What the task requires:
An exact copy of the entries is required, excluding any pictures.

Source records
━━━

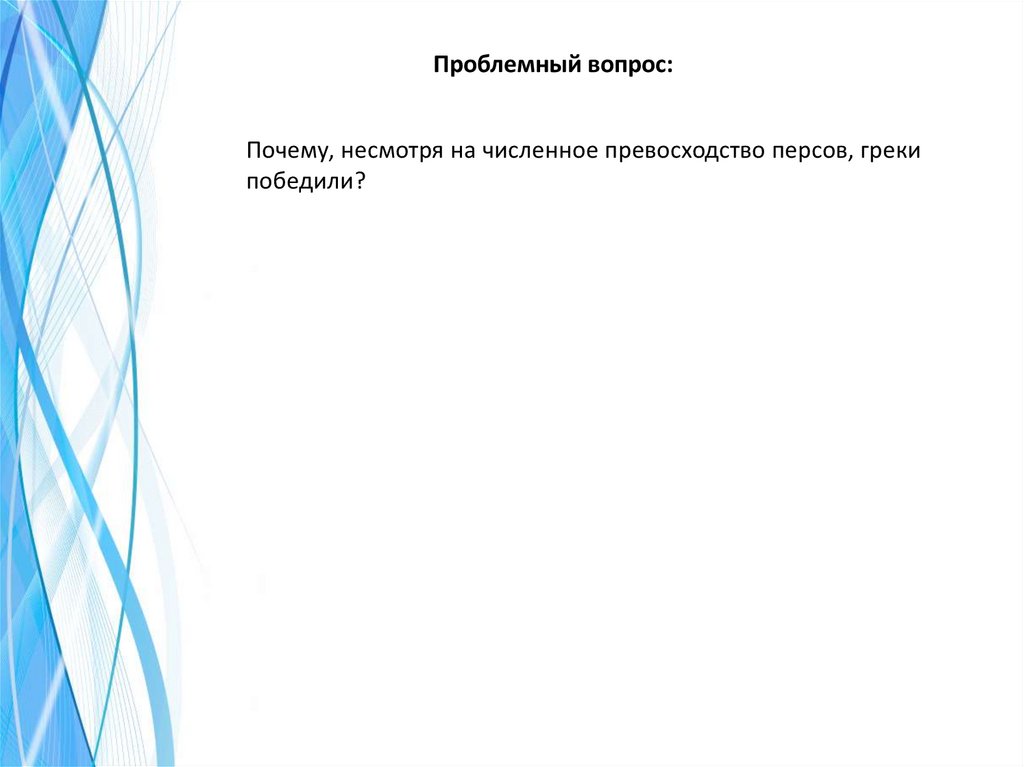 Проблемный вопрос:

Почему, несмотря на численное превосходство персов, греки победили?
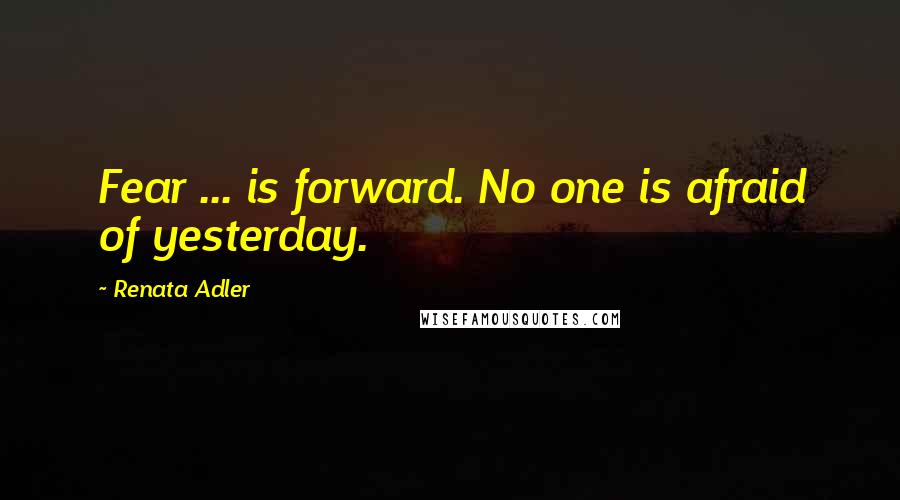 Fear ... is forward. No one is afraid of yesterday.

~ Renata Adler

WISEFAMOUSQUOTES.COM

━━━

Your solution:
 Проблемный вопрос:

Почему, несмотря на численное превосходство персов, греки победили?
 Fear ... is forward. No one is afraid of yesterday.

~ Renata Adler

WISEFAMOUSQUOTES.COM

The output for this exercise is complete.